By Greta Gietz
Several months ago, we published an article on the rise of right-wing parties across Europe. While right-wing parties continue to gain influence, notably Marine Le Pen’s nationalist, anti-immigration National Front in France, two extreme left-wing movements have been making headlines early this year: Syriza and Podemos. In Greece’s high-profile general elections the anti-austerity party Syriza won a landmark victory. The consequences of the new government are still to be seen, but Syriza has announced that it will not comply with the bailout agreement or support a “Grexit” (Greece’s exit from the Eurozone) and for restructuring debt within the Eurozone. Meanwhile, Spain, in anticipation of its upcoming fall elections, is closely watching Syriza’s rise. The far-left anti-austerity party Podemos (“We Can”) has gained vast support in Spain and is on track to becoming Spain’s very own Syriza.

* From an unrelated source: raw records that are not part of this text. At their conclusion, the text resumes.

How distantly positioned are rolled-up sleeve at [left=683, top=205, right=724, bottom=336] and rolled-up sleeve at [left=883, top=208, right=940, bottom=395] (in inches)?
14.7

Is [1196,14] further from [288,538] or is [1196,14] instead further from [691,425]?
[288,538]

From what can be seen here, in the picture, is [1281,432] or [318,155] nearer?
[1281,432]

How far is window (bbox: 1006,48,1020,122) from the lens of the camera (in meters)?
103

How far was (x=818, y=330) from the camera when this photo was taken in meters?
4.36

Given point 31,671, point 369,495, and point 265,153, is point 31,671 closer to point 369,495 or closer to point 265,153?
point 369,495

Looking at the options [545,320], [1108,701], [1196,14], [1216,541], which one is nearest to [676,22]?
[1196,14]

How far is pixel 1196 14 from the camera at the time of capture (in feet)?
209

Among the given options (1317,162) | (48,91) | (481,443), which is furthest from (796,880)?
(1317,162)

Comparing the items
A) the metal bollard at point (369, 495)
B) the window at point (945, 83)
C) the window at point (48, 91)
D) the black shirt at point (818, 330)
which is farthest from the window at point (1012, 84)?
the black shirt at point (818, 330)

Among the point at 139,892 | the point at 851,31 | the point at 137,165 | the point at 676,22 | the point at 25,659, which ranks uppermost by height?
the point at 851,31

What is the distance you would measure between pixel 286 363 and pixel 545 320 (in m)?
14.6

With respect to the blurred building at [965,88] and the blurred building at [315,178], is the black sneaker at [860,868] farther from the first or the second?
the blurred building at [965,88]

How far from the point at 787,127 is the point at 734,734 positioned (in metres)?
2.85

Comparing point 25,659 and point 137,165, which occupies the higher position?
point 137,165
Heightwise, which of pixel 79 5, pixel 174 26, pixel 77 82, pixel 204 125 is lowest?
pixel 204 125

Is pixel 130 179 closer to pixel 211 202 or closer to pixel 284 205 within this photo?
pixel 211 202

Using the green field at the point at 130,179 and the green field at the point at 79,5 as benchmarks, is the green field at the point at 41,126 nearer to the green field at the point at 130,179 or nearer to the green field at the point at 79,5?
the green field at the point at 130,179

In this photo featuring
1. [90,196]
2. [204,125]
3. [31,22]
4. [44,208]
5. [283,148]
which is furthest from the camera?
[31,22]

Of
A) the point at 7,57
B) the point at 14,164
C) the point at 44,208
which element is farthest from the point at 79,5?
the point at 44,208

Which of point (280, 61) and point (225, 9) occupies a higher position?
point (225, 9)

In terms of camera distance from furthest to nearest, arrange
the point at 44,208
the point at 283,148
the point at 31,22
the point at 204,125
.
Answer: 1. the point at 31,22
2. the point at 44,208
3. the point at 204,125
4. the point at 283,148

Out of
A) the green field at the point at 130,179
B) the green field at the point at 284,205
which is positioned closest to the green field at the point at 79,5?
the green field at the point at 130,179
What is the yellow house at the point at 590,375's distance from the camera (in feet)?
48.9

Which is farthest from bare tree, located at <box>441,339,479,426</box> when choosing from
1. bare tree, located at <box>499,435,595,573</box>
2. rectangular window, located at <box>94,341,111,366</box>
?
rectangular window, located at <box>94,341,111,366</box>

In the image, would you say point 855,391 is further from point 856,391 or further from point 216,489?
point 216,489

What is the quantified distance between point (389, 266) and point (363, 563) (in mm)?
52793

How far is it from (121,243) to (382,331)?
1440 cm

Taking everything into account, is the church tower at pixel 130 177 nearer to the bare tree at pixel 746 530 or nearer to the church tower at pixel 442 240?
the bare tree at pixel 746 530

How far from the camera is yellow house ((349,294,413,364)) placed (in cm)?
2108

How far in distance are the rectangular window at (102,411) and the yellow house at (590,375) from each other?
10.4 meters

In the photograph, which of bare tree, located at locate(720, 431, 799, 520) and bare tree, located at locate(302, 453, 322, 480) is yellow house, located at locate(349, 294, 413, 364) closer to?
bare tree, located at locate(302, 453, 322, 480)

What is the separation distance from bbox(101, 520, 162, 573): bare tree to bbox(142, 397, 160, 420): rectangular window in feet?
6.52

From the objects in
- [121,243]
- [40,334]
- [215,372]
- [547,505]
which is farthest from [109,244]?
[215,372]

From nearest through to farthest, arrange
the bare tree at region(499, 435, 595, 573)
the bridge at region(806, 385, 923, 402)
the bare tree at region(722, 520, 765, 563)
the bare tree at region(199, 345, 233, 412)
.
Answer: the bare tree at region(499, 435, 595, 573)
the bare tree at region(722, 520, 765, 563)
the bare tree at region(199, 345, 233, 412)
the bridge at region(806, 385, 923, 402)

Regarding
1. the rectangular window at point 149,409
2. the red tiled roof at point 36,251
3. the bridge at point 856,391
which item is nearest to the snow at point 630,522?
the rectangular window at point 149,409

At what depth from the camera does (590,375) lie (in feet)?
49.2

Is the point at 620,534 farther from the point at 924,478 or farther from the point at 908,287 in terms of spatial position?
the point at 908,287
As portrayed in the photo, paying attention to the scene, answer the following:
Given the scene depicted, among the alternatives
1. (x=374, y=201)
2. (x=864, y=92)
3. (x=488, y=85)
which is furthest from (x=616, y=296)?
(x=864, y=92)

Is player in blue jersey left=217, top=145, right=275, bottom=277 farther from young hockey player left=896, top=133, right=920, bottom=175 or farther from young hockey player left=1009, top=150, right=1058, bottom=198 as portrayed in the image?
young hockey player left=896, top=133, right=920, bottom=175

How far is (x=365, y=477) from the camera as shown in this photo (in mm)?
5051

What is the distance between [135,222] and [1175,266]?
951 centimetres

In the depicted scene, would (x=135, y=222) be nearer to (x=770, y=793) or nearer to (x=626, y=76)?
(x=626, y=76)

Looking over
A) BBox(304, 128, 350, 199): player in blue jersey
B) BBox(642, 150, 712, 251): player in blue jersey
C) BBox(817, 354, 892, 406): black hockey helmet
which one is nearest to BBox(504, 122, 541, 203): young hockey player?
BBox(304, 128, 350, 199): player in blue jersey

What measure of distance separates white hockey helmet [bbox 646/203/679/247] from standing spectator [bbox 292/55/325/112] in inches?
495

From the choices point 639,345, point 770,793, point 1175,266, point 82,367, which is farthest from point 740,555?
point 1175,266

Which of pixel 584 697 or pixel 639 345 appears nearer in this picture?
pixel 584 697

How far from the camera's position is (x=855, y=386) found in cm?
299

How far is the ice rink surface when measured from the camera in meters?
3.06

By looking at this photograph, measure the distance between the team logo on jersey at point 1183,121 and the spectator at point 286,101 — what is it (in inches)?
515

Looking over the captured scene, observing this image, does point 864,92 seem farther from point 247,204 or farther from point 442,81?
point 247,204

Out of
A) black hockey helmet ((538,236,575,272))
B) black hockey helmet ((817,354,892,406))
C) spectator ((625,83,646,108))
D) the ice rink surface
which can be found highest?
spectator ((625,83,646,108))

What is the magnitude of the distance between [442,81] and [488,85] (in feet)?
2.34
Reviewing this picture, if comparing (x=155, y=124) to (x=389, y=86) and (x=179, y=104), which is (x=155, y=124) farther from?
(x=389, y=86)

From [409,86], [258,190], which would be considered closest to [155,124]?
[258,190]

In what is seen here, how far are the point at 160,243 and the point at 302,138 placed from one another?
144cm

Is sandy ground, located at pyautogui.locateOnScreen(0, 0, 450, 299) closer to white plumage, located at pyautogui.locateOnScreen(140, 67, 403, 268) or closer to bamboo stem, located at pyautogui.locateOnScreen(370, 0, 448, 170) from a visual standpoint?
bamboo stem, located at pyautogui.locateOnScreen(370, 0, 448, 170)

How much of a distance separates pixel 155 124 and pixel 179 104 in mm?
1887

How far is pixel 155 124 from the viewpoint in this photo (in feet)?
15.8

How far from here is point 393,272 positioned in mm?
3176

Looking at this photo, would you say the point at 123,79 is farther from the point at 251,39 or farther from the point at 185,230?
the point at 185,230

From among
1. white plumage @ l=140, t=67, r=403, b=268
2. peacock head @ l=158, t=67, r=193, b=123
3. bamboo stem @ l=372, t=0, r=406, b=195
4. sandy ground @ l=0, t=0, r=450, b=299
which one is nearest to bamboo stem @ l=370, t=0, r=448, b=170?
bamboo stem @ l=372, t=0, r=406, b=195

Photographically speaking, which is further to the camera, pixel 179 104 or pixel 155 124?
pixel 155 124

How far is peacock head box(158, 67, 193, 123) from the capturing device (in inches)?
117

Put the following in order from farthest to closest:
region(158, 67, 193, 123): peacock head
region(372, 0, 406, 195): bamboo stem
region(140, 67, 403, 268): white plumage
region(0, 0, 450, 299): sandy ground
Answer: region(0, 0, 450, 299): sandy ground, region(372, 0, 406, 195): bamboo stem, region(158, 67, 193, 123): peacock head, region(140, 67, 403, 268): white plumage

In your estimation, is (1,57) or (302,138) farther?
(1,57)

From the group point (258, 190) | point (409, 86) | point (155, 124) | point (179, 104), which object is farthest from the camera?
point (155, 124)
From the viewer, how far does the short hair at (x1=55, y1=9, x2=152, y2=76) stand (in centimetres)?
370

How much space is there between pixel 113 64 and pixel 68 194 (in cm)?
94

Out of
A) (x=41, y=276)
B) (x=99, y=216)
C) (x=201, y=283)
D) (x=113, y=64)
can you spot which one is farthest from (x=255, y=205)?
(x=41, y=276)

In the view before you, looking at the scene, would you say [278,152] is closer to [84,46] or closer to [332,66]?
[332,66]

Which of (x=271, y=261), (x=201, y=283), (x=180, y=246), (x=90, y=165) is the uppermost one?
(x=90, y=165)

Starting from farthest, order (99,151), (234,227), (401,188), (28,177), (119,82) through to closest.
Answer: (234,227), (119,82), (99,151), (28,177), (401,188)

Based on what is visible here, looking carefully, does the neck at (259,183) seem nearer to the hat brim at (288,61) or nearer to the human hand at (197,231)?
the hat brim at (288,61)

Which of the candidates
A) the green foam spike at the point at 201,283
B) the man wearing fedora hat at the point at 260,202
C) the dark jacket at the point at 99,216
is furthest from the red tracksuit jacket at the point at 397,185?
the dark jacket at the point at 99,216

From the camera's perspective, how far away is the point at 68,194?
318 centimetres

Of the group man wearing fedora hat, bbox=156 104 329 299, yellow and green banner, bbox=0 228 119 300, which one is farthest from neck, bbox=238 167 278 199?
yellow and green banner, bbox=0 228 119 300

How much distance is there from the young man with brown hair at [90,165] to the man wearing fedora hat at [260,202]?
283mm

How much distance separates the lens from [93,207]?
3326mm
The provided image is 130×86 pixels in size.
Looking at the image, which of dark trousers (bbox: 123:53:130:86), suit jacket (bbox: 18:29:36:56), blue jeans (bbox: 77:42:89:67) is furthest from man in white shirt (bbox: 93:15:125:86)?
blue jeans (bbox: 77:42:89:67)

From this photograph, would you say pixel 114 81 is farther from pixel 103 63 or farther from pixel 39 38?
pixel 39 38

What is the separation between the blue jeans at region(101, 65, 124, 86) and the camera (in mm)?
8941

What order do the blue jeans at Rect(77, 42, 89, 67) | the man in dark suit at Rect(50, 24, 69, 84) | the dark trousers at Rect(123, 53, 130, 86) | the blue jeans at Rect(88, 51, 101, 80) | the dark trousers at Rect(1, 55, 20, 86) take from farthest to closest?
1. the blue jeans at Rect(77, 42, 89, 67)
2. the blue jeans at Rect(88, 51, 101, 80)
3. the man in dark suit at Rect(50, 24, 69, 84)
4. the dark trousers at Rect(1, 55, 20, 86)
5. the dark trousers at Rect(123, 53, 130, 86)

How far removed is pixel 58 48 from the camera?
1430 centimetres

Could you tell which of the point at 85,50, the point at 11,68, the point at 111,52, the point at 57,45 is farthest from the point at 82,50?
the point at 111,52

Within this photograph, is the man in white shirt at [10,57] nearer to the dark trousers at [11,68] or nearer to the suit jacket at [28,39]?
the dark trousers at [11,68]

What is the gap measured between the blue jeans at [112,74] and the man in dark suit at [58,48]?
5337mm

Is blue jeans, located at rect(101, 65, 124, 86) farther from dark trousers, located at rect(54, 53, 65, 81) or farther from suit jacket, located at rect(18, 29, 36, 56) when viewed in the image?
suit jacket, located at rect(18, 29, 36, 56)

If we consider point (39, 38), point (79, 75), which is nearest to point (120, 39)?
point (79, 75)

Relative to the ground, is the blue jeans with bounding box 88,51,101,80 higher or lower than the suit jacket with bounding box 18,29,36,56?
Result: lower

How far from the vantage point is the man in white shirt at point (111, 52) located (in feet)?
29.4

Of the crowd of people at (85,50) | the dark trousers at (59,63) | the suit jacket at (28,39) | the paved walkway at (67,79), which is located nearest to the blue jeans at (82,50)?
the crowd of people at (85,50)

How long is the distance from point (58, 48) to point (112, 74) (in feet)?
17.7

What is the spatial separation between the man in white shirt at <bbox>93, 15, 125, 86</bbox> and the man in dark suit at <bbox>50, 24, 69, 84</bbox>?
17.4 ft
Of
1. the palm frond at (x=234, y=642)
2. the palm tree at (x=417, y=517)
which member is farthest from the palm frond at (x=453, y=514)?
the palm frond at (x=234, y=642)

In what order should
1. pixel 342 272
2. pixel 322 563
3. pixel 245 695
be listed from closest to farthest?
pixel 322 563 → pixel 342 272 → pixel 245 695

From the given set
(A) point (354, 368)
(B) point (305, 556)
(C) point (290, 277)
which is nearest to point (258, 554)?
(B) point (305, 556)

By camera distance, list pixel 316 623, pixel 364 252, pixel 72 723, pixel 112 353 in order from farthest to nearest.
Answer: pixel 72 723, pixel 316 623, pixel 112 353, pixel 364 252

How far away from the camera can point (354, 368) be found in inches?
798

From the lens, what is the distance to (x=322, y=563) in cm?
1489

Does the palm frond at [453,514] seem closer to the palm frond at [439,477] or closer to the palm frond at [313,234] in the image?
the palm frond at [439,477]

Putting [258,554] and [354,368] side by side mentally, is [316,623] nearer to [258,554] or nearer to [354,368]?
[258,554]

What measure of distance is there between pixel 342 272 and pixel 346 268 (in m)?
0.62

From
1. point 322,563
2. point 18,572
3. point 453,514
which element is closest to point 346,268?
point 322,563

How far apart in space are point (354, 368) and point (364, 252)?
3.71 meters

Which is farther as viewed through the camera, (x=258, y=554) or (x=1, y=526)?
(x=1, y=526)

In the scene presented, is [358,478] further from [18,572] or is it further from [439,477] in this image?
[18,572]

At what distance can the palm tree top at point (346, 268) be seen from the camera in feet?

While Greece and Spain, two of the most economically hard-hit countries in the E.U., show a shift to the far left of the political spectrum, it is unclear whether Syriza and Podemos’ popularity are signaling a European-wide development. What does their rise mean for the future of the Eurozone and, with that, for the European Union? How will Syriza and Podemos influence other economically struggling countries, especially in Southern Europe, and change the political climate?